Karim Cissé, lui, n’a pas eu à surmonter d’obstacles financiers pour pouvoir assister aux matchs de son équipe nationale. Plus connu sous le surnom de Maréchal Bassolé (en référence à Michel Bassolé, ancien footballeur de l’Asec Mimosas, club dont Cissé est devenu supporter officiel), c’est la mascotte du Comité national de soutien aux Éléphants, une association qui est une émanation directe du ministère des Sports.
Maréchal Bassolé vit et dirige une académie de football à Abobo, au nord d’Abidjan.
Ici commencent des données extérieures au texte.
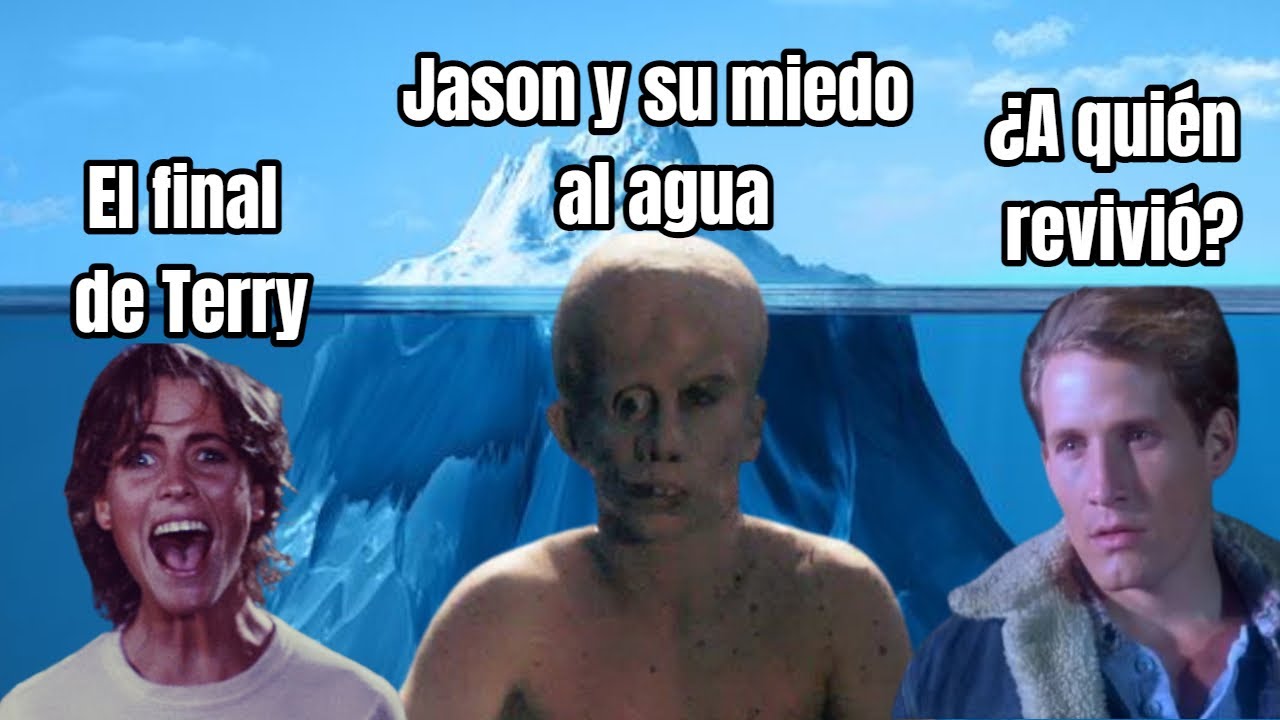 EL TURBIO ICEBERG DE LA SAGA DE VIERNES 13 PARTE 1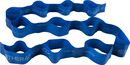Theraband CLX 11 Loops / 2m blau - extra schwer  latexfrei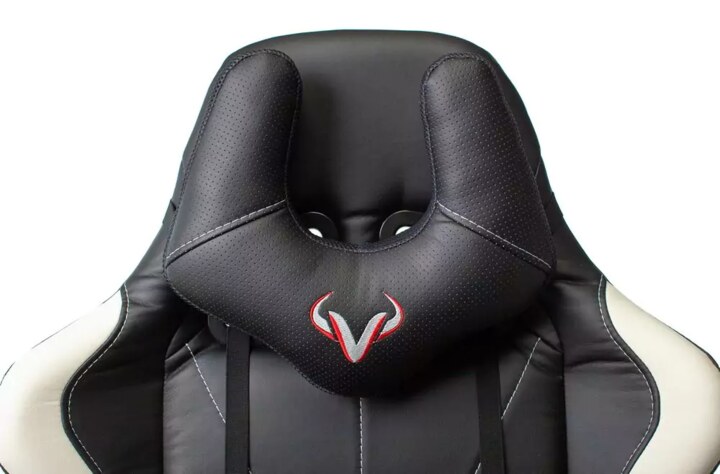 Кресло игровое Бюрократ VIKING 5 AERO, Черный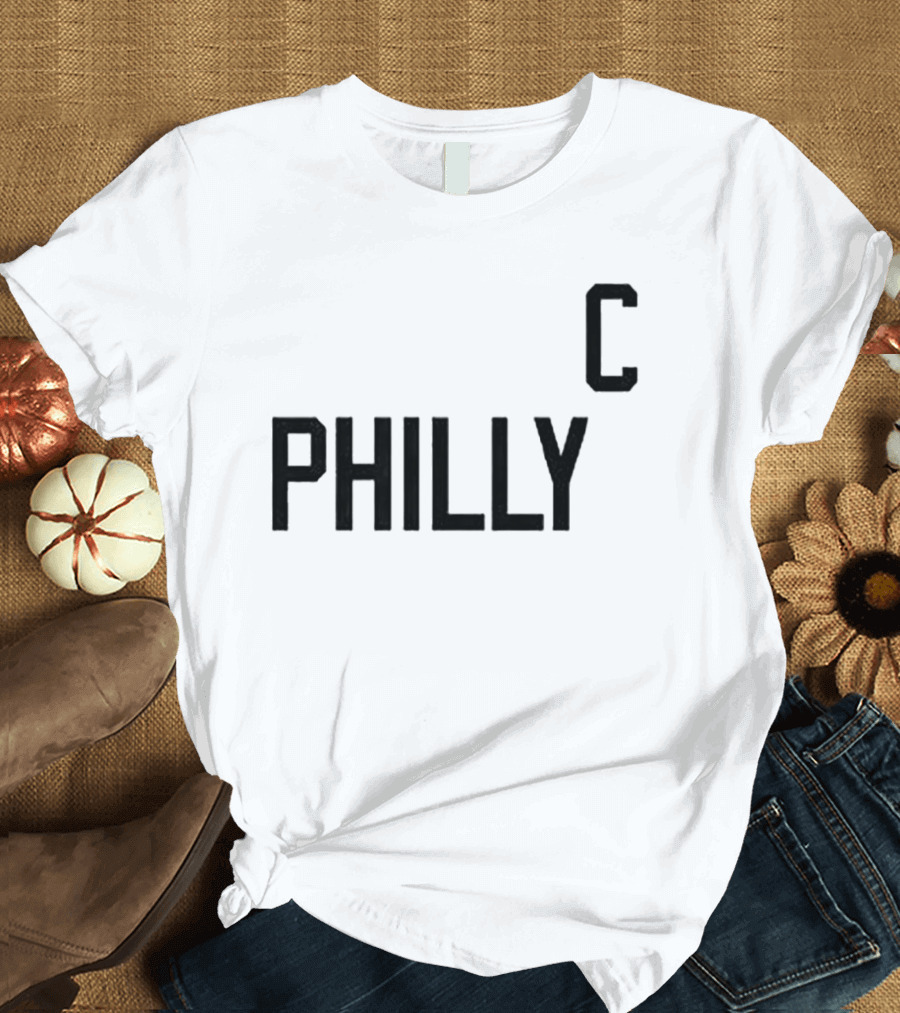PHILLY C Dave Portnoy T-Shirt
Lors de la phase de poules, il a remporté pour la dixième fois le prix du meilleur supporter du match, un trophée que la CAF décerne à chaque match de la phase finale du tournoi. « Je suis si populaire que le carrefour en face de chez moi a été rebaptisé Carrefour Bassolé », s’enorgueillit-il. Il a été présent dans toutes les compétitions auxquelles la Côte d’Ivoire a participé depuis 2004, au prix de nombreux sacrifices pour sa famille. « L’amour que j’éprouve pour l’équipe nationale, je ne l’éprouve même pas pour ma femme et mes enfants », confie-t-il alors que sa femme est assise juste derrière lui.